A Lao Airlines plane flying in stormy weather crashed into the Mekong River in southern Laos Wednesday, killing all 49 people on board, among them nationals of 11 countries including the United States, the Laotian government said.
The Ministry of Public Works and Transport, which operates the airline as a state enterprise, said 44 passengers and five crew members were aboard flight QV301 from the capital, Vientiane, to Pakse in the country's south.
"Upon preparing to land at Pakse Airport the aircraft ran into extreme bad weather conditions and was reportedly crashed into the Mekong River," the ministry said in a statement.
It said there was no word of survivors.

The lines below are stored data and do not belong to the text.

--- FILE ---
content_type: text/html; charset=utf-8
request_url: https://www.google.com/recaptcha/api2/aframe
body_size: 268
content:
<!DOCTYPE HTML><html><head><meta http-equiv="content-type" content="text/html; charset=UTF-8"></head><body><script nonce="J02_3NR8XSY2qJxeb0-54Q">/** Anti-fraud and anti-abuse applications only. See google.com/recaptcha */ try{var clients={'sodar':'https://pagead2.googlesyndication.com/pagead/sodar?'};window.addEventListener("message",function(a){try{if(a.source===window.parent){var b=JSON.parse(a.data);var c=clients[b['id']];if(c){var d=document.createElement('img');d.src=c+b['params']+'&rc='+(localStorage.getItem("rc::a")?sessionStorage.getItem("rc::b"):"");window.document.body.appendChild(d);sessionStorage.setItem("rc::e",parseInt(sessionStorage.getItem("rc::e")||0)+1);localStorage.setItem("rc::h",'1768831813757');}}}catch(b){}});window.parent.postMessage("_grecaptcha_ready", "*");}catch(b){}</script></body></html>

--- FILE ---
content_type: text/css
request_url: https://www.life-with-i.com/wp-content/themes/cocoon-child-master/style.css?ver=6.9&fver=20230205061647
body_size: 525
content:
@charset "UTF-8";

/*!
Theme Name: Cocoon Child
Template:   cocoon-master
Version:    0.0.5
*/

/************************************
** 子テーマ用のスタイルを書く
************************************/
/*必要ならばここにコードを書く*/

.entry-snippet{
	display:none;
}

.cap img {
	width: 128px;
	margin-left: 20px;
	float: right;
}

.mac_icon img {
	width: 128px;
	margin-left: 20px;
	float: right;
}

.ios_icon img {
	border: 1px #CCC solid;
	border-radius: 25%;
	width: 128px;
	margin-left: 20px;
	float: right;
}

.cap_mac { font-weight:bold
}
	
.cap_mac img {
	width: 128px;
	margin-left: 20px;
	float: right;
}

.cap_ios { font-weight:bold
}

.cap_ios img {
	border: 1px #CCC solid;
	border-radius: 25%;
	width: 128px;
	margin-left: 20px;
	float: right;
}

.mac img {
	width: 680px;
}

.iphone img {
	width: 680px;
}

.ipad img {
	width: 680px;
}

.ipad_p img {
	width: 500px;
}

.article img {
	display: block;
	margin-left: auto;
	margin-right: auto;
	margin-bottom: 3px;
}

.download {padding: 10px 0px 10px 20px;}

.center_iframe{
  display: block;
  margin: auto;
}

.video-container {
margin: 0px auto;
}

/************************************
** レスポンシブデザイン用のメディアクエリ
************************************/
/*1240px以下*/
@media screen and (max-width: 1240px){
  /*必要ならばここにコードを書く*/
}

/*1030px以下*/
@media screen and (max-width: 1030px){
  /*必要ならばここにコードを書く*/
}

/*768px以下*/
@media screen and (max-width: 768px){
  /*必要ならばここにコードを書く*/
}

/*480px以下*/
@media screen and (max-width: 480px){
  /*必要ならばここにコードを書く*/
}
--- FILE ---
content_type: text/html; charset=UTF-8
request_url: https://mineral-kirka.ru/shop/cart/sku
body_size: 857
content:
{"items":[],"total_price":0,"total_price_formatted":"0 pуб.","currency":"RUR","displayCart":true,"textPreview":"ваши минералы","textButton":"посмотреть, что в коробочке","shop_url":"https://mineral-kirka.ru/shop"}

The airline flies a late-model ATR 72-600 twin-engine turboprop plane on the 290-mile route.
Thai Foreign Ministry spokesman Sek Wannamethee said his country's embassy in Vientiane was informed that the plane crashed 4 to 5 miles from the airport at Pakse, which is near the borders with both Thailand and Cambodia.
Southern Laos was affected by Typhoon Nari, which hit the region Tuesday, killing 13 people in the Philippines and five in Vietnam.
Vestiges of the storm might have caused the plane to crash, Yakua Lopangka, director general of the Department of Civil Aviation, told the Vientiane Times newspaper.
The state-run news agency KPL quoted a witness as saying strong gusts of wind blew the plane off course before it crashed.
A passenger manifest faxed by the airline listed 44 passengers: 17 Laotians, seven French, five Australians, five Thais, three Koreans, two Vietnamese and one person each from Canada, China, Malaysia, Taiwan and the United States. Korean, French and Thai officials confirmed the totals for their nationalities.
The Laotian government said the airline "is taking all necessary steps to coordinate and dispatch all rescue units to the accident site in the hope of finding survivors."
However, a statement from Australia's Department of Foreign Affairs and Trade said, "Lao authorities have told our embassy in Vientiane they do not expect any survivors."
The Laotian transport ministry statement said the crash is being investigated and the airline hoped to announce its findings Thursday.
The aircraft's maker, ATR, issued a statement from its headquarters in Toulouse, France, declaring that it will provide full assistance under international aviation rules to the investigation of the crash, working with the French safety investigation body. It said the Lao Airlines plane had been delivered from the production line in March of this year.